TikTok and Content Strategy: The Power of Creation

  • “How do you grow your audience?”
  • “How do you monetize content?”
  • “What’s your niche?”

These questions have haunted me for the past several weeks. After figuring out that I don’t really have a niche as a writer, I had a sort of analysis paralysis. I wrote a piece about learning in public and how the best niche was to have no niche, but it all felt wrong.

I resigned myself to the fact that I might never have a niche, and then thought about TikTok.

What creates a TikTok star? What’s the relationship between content and fame? What’s the secret?
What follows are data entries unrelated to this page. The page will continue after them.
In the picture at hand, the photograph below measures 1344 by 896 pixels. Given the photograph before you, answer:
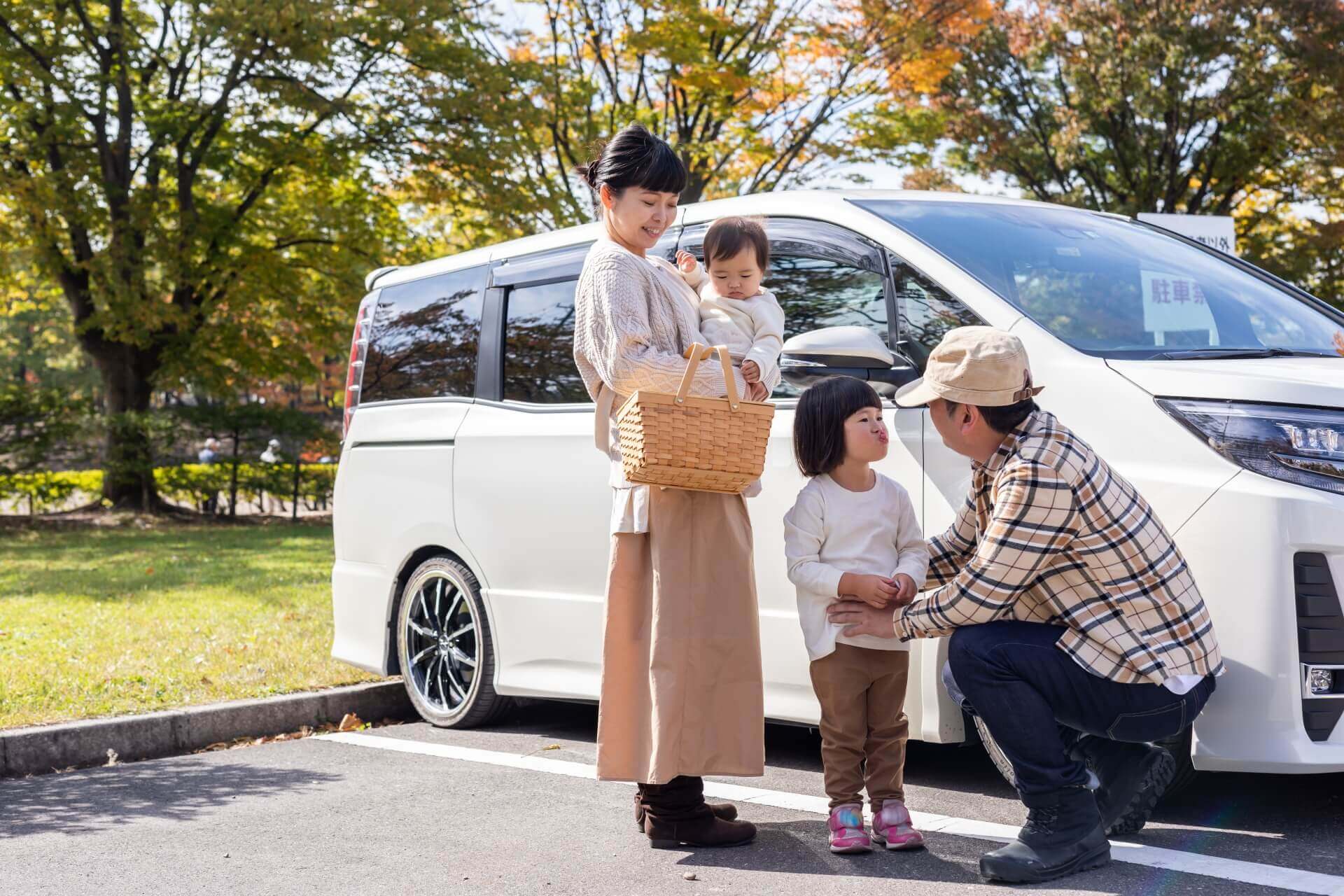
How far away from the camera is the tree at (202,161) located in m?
18.8

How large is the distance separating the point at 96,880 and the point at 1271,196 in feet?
74.8

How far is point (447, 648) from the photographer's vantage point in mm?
5949

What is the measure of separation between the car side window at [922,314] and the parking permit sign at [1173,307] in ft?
1.86

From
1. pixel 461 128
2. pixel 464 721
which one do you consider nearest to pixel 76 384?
pixel 461 128

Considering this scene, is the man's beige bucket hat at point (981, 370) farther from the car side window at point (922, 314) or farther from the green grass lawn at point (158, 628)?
the green grass lawn at point (158, 628)

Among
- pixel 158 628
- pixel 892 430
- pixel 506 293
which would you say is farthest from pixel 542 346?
pixel 158 628

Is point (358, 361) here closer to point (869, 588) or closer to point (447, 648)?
point (447, 648)

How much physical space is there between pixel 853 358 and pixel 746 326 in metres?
0.39

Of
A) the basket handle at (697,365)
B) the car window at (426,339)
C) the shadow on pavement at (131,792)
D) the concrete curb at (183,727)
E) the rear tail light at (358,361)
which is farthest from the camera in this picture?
the rear tail light at (358,361)

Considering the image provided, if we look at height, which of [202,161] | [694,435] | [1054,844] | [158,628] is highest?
[202,161]

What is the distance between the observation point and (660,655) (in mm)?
3771

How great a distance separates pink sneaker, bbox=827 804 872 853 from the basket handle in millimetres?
1122

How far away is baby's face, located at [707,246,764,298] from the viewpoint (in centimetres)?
377

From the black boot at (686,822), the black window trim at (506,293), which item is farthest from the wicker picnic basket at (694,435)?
the black window trim at (506,293)
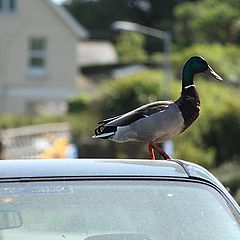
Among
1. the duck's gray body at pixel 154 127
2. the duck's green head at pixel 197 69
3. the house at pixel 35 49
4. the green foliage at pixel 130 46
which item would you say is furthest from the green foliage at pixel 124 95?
the green foliage at pixel 130 46

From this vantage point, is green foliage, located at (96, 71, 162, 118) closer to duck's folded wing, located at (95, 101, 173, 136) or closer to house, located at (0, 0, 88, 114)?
house, located at (0, 0, 88, 114)

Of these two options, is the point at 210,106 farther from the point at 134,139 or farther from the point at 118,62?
the point at 118,62

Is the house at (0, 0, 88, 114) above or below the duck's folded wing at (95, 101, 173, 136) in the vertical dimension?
below

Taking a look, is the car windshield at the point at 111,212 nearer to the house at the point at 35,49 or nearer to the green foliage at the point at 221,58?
→ the house at the point at 35,49

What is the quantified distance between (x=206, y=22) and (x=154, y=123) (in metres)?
45.7

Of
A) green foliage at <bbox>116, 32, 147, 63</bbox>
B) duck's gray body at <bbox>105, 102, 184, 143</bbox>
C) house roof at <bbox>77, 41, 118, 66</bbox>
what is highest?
duck's gray body at <bbox>105, 102, 184, 143</bbox>

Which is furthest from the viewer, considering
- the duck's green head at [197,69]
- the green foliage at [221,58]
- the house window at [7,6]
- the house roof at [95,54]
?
the house roof at [95,54]

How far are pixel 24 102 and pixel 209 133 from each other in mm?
21085

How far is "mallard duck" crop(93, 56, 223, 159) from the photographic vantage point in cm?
510

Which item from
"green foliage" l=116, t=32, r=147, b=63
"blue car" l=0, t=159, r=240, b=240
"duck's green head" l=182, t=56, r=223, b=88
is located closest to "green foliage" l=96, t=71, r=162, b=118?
"duck's green head" l=182, t=56, r=223, b=88

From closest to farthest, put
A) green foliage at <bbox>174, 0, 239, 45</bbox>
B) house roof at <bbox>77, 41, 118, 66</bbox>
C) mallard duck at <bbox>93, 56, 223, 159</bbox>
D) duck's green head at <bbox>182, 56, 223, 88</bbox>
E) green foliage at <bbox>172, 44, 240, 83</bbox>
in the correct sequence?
mallard duck at <bbox>93, 56, 223, 159</bbox> < duck's green head at <bbox>182, 56, 223, 88</bbox> < green foliage at <bbox>174, 0, 239, 45</bbox> < green foliage at <bbox>172, 44, 240, 83</bbox> < house roof at <bbox>77, 41, 118, 66</bbox>

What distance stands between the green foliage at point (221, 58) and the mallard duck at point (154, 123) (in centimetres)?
4518

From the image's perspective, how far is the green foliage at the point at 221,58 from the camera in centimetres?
5188

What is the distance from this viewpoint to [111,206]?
13.0ft
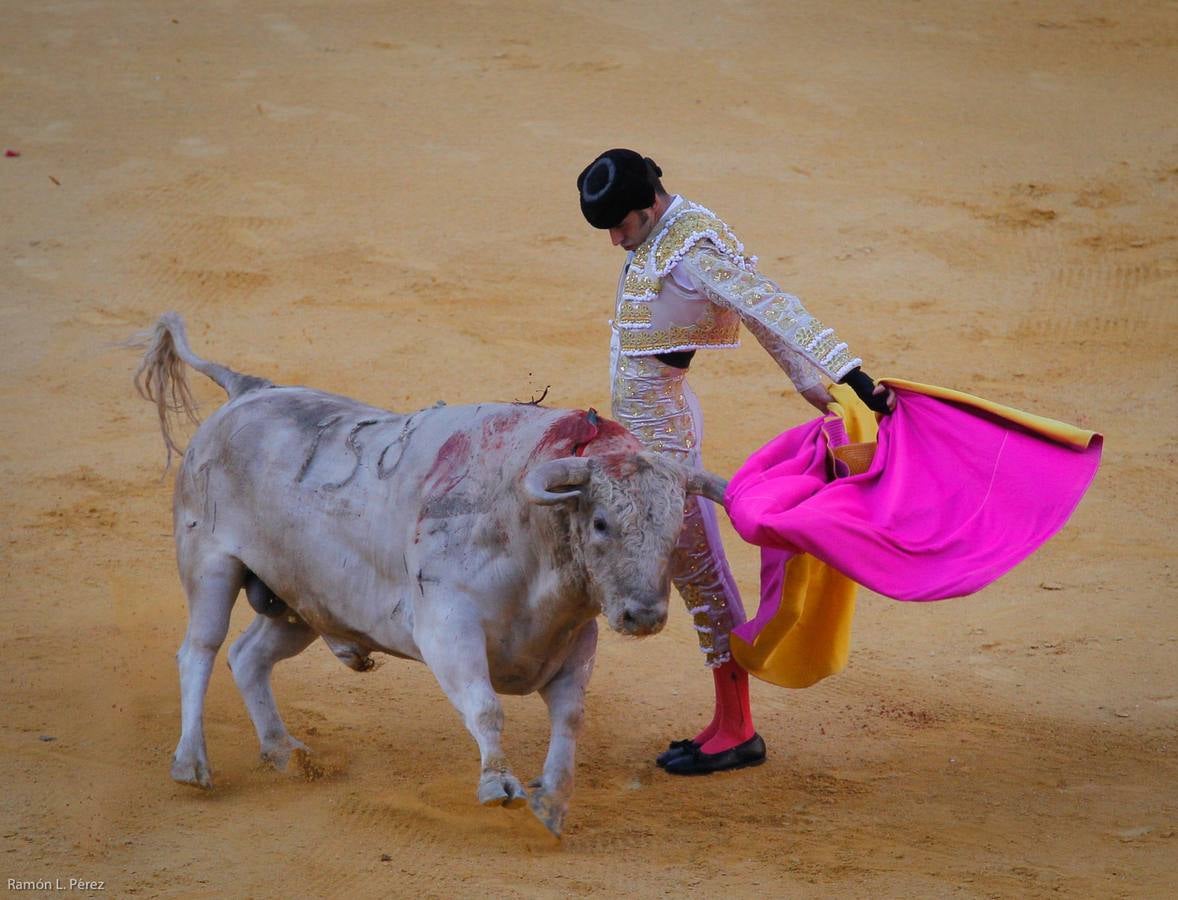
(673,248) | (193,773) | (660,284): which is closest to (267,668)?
(193,773)

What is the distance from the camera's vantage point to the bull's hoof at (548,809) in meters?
4.96

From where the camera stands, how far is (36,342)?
10.3 meters

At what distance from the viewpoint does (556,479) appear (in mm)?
4680

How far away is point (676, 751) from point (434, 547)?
136 cm

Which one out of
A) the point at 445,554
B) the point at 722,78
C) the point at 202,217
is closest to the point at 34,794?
the point at 445,554

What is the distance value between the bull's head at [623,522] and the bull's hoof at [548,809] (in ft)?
2.16

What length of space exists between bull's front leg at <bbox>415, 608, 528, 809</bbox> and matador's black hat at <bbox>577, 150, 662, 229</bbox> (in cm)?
141

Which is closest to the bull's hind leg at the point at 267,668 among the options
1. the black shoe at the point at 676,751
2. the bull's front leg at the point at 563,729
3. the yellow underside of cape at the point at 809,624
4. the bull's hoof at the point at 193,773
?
the bull's hoof at the point at 193,773

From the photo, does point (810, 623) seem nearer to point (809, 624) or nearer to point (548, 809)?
point (809, 624)

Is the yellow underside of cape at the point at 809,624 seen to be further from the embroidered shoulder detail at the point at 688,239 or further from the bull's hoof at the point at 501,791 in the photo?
the bull's hoof at the point at 501,791

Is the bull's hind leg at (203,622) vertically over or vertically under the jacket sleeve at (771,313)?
under

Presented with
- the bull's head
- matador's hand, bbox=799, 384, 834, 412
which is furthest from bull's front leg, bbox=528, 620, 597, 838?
matador's hand, bbox=799, 384, 834, 412

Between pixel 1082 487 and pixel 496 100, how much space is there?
30.8 ft

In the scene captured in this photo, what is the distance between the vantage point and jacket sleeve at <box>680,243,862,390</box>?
4.98m
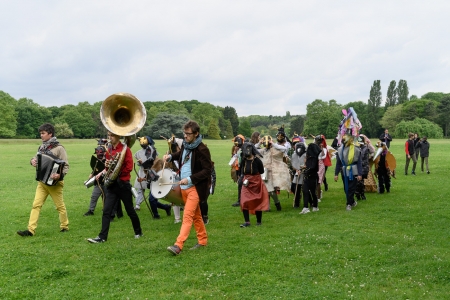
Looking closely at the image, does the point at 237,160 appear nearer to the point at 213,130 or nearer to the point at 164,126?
the point at 164,126

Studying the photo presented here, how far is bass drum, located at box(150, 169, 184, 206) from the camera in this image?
7941 millimetres

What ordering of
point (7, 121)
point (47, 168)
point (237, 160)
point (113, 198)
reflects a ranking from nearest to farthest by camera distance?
point (113, 198), point (47, 168), point (237, 160), point (7, 121)

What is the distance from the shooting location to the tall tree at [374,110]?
11025cm

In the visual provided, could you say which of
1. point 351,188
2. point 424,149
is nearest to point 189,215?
point 351,188

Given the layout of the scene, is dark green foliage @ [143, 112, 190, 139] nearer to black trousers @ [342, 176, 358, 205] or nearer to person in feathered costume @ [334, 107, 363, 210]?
person in feathered costume @ [334, 107, 363, 210]

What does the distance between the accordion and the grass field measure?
1.19 meters

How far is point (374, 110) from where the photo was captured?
367 ft

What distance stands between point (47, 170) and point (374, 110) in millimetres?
Answer: 112606

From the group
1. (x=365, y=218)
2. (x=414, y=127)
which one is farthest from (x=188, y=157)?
(x=414, y=127)

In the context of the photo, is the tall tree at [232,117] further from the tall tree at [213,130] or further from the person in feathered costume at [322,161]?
the person in feathered costume at [322,161]

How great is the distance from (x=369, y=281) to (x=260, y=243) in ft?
7.94

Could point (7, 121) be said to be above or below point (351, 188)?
above

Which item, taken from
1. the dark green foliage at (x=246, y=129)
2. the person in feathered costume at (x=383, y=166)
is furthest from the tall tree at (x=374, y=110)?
the person in feathered costume at (x=383, y=166)

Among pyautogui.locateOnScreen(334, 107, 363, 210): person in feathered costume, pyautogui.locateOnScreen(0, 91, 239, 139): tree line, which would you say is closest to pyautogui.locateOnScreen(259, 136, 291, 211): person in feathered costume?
pyautogui.locateOnScreen(334, 107, 363, 210): person in feathered costume
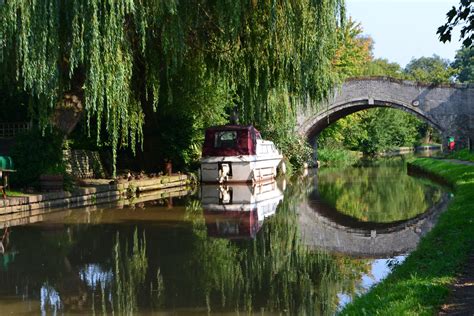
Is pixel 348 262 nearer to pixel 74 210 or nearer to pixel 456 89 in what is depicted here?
pixel 74 210

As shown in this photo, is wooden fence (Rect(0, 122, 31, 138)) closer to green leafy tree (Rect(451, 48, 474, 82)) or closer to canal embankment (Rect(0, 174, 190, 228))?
canal embankment (Rect(0, 174, 190, 228))

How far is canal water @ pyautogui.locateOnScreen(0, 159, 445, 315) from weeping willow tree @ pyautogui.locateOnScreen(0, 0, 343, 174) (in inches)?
88.3

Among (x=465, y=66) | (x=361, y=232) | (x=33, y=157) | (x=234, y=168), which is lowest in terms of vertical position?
(x=361, y=232)

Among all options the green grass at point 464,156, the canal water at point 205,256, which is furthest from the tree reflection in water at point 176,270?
the green grass at point 464,156

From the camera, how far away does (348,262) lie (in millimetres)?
8172

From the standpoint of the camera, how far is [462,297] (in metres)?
5.22

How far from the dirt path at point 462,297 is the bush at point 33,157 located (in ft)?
33.3

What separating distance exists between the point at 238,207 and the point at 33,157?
4412mm

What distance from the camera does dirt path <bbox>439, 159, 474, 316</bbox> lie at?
4.82 meters

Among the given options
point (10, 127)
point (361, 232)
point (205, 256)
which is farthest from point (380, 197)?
point (205, 256)

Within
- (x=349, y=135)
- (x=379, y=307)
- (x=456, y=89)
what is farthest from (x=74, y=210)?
(x=349, y=135)

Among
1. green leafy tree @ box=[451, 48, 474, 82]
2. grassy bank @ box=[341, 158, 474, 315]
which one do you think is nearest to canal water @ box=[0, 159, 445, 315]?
grassy bank @ box=[341, 158, 474, 315]

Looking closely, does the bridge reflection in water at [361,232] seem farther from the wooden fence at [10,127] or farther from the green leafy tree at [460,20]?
the wooden fence at [10,127]

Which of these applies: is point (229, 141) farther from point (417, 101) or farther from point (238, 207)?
point (417, 101)
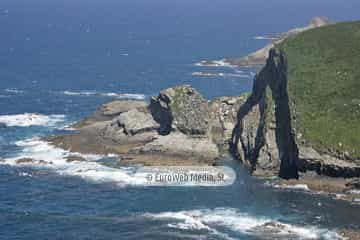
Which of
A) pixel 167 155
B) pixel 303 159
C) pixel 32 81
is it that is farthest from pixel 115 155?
pixel 32 81

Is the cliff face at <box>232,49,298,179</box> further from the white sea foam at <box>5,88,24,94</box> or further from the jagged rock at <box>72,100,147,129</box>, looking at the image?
the white sea foam at <box>5,88,24,94</box>

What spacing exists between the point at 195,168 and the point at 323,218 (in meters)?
25.3

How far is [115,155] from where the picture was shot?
120 metres

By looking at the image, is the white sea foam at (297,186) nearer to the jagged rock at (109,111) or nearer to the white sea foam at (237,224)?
the white sea foam at (237,224)

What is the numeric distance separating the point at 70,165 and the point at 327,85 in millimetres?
40605

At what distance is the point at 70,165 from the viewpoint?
380ft

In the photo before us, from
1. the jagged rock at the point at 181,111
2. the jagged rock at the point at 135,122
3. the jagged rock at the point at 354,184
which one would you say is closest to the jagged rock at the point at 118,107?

The secret is that there is no secret.

The Strategy of No Strategy

Dixie D’Amelio was recently interviewed by Nylon. Dixie is the 8th most popular person on TikTok, with over 40 million followers. When talking about her interactions with the app:

Honestly, hours,” she says of the time she gives (to TikTok) — which, with each new follower, becomes more and more precious — to scrolling on her ‘For You page’ [TikTok’s homepage] “I could stay up all night doing it, which is a positive and a negative thing

Source: Nylon

TikTok creators are interesting. A large portion of them are young and tend to approach the app like Dixie does, as she described to Nylon:

“I just have fun with it. I try to keep my content the same as it always has been because that’s why people followed me. So I try to stay with what I know. I’m still surprised when the ones that take really no effort [become popular], where people are like, ‘Oh my gosh, classic Dixie.’ [But,] honestly, the ones that I do put effort in, I’m like, ‘Oh, this is, this is too much. I’m embarrassing myself.’ And then I end up deleting it.

Source: Nylon

She doesn’t highlight a brand strategy or a particular niche.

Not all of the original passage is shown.